It sounded like a book falling from the top bunk.  I know that sound well.  When he’s finished, he tosses it over the side.  It hits the ground with a loud thud, even though I’ve reminded him repeatedly that this is not how I wish for him to care for the books in our home.  I’ve even tried, “Books are our friends,” but I don’t think he buys it.

I heard the thud, and I have to admit – I shouted his name.  Not in the way of, “Oh, sweet boy, what was that horrific sound?  Are you okay, cherubim?”  But more in the way of, “For crying out loud, what have I told you about throwing books?!”

But then, a full two seconds later, came the shrieking scream.

I raced up the stairs, taking them two at a time, in that expert way I’ve learned so well.  Tuck met me at the top of the stairs, gasping and pacing in that mindless way any of us will do when pain hits and we’re trying to outrun it.

I knelt on the floor and he collapsed onto me, sprawled across the floor with just his head in my lap.  He gasped in short breath-catching groans, and I saw the purple stripe growing across his back.  It developed like a Polaroid picture: different colors emerged, and finally streaks of wet red.

## The data
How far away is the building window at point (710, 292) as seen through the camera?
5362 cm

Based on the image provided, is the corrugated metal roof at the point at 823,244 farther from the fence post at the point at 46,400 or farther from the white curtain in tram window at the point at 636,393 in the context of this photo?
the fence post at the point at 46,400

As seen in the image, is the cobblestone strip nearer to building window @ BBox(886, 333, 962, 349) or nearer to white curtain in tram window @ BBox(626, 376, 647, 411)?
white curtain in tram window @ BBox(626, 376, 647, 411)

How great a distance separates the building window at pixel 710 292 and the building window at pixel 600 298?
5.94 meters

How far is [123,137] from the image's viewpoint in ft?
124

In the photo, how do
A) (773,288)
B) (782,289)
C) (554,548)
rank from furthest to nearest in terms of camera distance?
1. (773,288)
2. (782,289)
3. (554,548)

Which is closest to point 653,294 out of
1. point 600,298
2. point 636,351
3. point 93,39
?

...

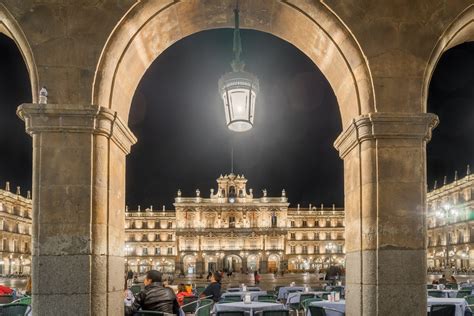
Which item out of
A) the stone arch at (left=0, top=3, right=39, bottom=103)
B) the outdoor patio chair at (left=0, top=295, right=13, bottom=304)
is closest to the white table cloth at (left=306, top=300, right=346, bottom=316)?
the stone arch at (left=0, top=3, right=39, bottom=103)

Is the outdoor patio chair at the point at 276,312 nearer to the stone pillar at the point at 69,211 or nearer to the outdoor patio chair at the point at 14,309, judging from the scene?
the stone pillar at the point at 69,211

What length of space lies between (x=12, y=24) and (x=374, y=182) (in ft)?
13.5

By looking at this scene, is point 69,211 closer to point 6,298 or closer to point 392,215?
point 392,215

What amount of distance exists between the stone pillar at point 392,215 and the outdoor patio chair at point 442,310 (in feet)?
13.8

* * *

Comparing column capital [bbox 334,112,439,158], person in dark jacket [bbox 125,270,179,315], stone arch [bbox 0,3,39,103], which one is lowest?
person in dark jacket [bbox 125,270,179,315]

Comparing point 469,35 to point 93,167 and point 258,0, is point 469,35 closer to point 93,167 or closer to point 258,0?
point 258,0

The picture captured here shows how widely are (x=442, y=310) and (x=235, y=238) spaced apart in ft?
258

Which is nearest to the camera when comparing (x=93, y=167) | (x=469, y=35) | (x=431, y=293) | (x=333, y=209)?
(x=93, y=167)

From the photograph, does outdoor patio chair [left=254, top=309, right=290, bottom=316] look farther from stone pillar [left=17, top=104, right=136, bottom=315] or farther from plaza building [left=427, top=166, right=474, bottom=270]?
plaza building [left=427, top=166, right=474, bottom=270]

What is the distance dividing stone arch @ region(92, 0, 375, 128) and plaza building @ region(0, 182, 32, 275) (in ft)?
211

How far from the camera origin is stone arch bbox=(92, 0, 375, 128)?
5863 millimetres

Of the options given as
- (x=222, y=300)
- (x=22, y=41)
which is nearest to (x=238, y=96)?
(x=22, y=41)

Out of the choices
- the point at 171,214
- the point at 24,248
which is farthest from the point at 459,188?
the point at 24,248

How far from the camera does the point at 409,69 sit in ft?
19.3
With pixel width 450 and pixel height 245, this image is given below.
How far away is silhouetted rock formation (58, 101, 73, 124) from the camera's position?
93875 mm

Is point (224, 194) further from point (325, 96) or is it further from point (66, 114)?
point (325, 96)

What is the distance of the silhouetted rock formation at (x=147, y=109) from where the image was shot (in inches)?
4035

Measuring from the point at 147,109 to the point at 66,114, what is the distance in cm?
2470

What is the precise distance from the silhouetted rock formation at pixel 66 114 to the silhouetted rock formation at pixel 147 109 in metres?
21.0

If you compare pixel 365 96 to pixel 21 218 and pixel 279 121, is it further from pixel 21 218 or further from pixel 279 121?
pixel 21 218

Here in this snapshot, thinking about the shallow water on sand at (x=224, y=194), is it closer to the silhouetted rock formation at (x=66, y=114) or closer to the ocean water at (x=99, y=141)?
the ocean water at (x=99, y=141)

## Exercises to complete
• 1. Decide whether each statement agrees with the excerpt. For each, answer yes or no and quote the deciding words.
(a) The narrator shouted the boy's name after hearing the thud.
(b) The scream came before the thud.
(c) Tuck met the narrator at the bottom of the stairs.
• 2. Translate this sentence from the excerpt into Spanish: "It sounded like a book falling from the top bunk."
The entries come from a different source than the excerpt.

## Results
• 1.
(a) Yes: "I heard the thud, and I have to admit – I shouted his name."
(b) No: "But then, a full two seconds later, came the shrieking scream."
(c) No: "Tuck met me at the top of the stairs"

• 2. Sonaba como un libro que caía de la litera de arriba.